(Spatial question data)
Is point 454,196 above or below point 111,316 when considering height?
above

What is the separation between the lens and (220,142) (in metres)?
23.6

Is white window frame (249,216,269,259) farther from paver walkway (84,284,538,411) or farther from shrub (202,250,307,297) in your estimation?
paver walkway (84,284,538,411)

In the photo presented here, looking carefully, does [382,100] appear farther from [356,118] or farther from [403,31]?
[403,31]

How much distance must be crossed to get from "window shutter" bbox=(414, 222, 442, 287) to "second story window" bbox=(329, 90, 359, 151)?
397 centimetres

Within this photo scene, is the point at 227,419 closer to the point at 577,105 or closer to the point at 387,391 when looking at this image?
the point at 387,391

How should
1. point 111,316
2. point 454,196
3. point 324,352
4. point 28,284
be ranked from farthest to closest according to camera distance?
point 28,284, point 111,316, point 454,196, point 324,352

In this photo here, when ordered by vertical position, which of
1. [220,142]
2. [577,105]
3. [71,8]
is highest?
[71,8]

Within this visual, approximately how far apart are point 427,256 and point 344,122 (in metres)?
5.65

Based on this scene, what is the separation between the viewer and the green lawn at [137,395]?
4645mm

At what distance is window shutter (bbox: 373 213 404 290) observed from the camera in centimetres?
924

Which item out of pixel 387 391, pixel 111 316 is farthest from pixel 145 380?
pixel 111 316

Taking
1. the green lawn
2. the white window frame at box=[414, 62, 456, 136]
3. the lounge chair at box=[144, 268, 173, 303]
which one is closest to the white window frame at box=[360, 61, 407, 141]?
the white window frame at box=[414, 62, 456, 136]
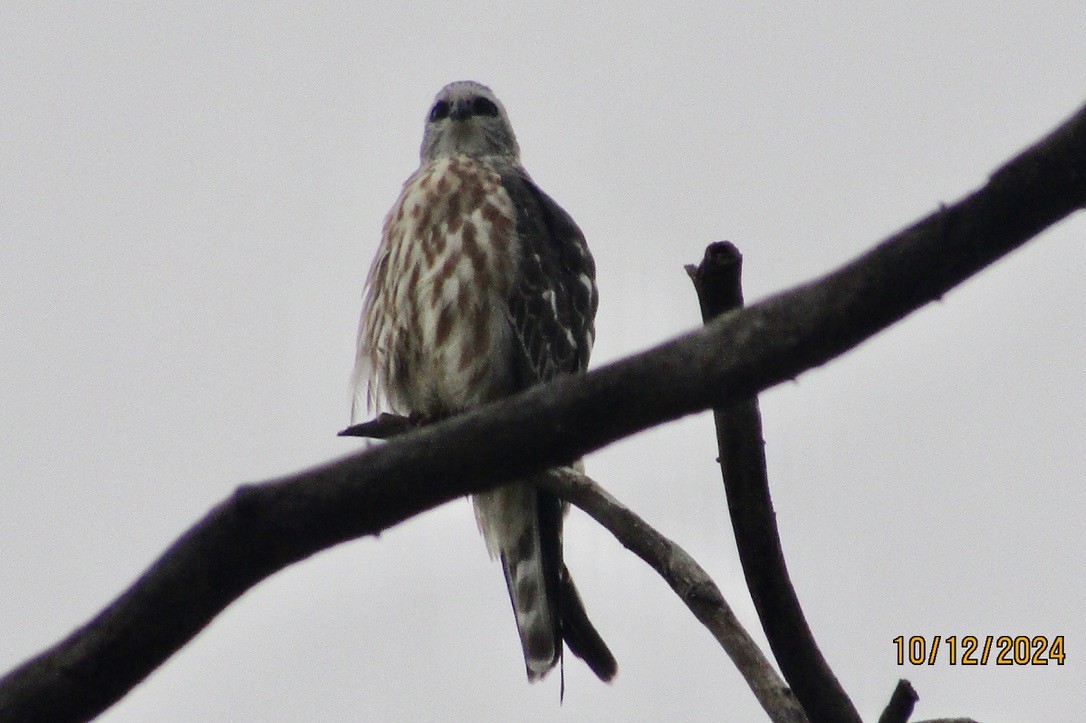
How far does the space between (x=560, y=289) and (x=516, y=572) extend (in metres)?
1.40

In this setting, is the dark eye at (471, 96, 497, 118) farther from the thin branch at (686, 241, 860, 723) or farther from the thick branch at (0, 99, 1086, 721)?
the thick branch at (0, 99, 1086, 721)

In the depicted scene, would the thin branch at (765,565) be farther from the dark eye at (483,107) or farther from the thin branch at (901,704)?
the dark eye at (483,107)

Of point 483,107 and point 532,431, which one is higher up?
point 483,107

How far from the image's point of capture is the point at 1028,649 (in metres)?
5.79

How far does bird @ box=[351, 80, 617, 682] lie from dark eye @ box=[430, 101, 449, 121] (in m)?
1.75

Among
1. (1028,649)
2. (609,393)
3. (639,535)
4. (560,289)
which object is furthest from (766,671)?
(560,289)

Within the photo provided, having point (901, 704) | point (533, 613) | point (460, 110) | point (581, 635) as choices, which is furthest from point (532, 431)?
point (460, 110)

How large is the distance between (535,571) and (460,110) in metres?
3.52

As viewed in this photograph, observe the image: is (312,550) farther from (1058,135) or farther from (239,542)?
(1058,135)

#### Task requirements:
How many lines of the data above contain the string "walkway"? Reply with the number only.

#### Task result:
2